**SUPPLIED PASSAGE**.
# Recommendations Needed



## EDRN203 (Sep 7, 2013)

Hello,

I'm looking for some recommendations for a new 357 revolver with a light trigger pull weight. I purchased the Taurus M85 .38 special +P 2" barrel, however I cannot pull the trigger without first cocking the trigger. I just don't have the strength in my hand because the trigger weight is too heavy. I have the Taurus PT111 9mm, Springfield XDM 9mm, and the Smith and Wesson M&P Shield 9mm, all of which I have no problems with (semi-automatics). I want to add a 357 revolver with at least a 3", but preferably a 4" barrel. I've done some research and I've found some revolvers, but it looks like most of them have about 12-13# trigger pull which I think is going to be way to heavy. I will be using the gun primarily for home defense and not for carry and I am looking to purchase a new gun, not used. I guess I should mention that I am a female, and that should be considered when you make your recommendations. While my arms and wrists are fairly strong, my hands are not, so the lighter trigger pull is my biggest concern.


----------



## paratrooper (Feb 1, 2012)

You might want to consider an older model S&W revolver. There are quite a few available models chambered in .357 Magnum. Nice thing also, is that you can shoot the .38 Special in them as well.

Any good gunsmith can lighten the trigger if it is still too hard to pull. A model 66 comes to mind, and I do think it would serve you well. It is available in a 4" barrel.


----------



## Cait43 (Apr 4, 2013)

Taurus revolver spring kit - The Firing Line Forums


----------



## Steve M1911A1 (Feb 6, 2008)

My wife, Jean, uses a double-action revolver, as well as a DAO semi-auto.
She is small and slightly-built, and not terribly strong.

She finds it useful to exercise her grip, and to exercise and "isolate" her trigger fingers (both hands), with a medium-resistance Gripmaster.
(For information, click on: WELCOME TO GRIPMASTER)

Strengthening your hands and fingers will do better for your shooting than will a trigger-lightening job.
However, doing _both_ of those things is the best of all to do.


----------



## Ksgunner (Aug 17, 2013)

Hello! Welcome from South East Kansas!


----------



## soldierofchrist (Jul 11, 2010)

You can always find a gunsmith to do a little trigger work for you since you already have the firearm. The trade in value for a Taurus revolver will usually result in a loss money unless you are able to sell it for more.


----------



## desertman (Aug 29, 2013)

**WRITTEN TASK**. Reproduce the part of the revolver thread starting with "## Steve M1911A1" and going on through "of all to do.". The lines after this revolver thread play no part in the work.

**DATA BLOCK**.
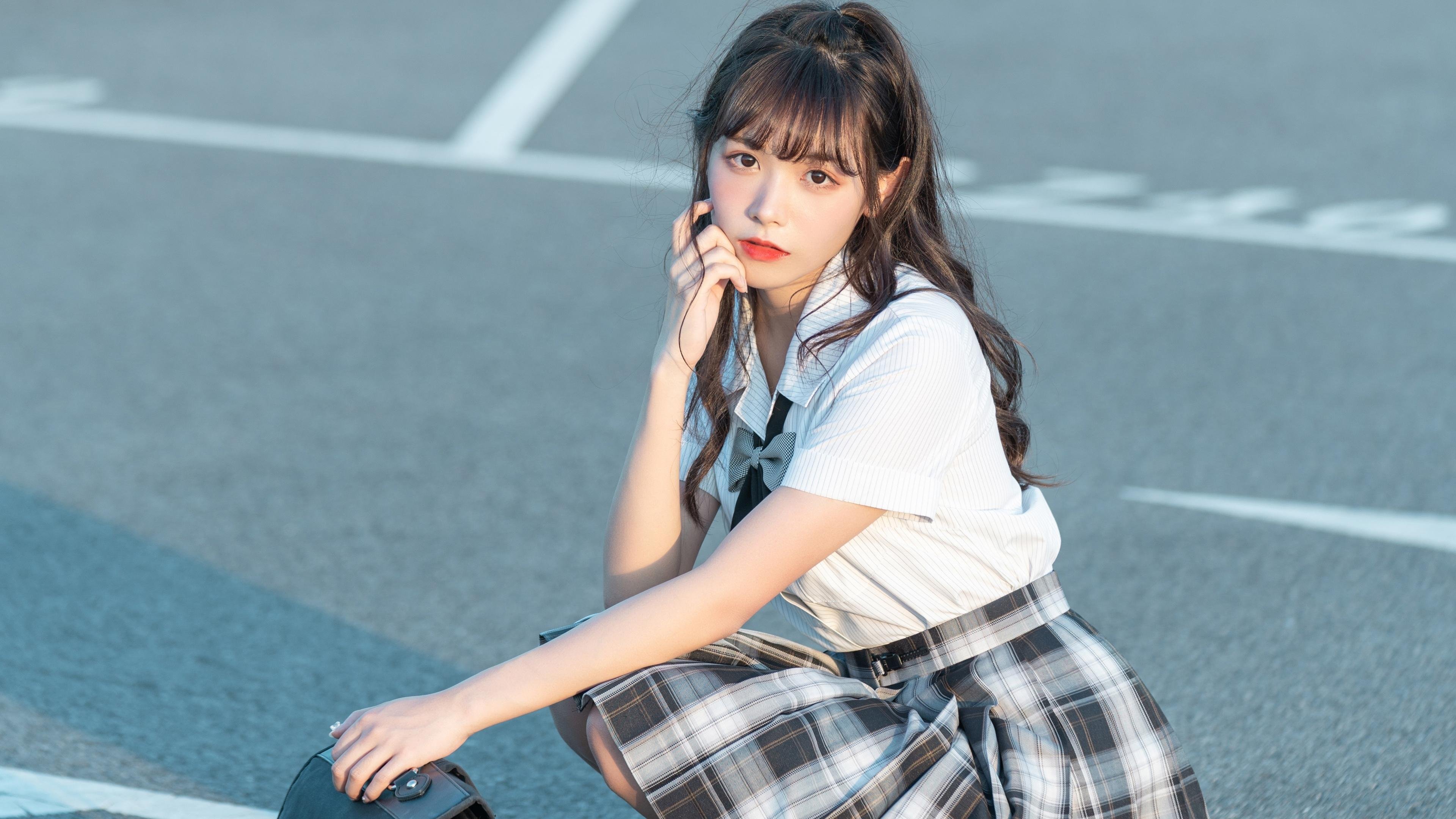 埃及法老诅咒马竞，凯恩三箭定江山—当北非风暴吹垮伊比利亚堡垒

**REPLY**.
## Steve M1911A1 (Feb 6, 2008)

My wife, Jean, uses a double-action revolver, as well as a DAO semi-auto.
She is small and slightly-built, and not terribly strong.

She finds it useful to exercise her grip, and to exercise and "isolate" her trigger fingers (both hands), with a medium-resistance Gripmaster.
(For information, click on: WELCOME TO GRIPMASTER)

Strengthening your hands and fingers will do better for your shooting than will a trigger-lightening job.
However, doing _both_ of those things is the best of all to do.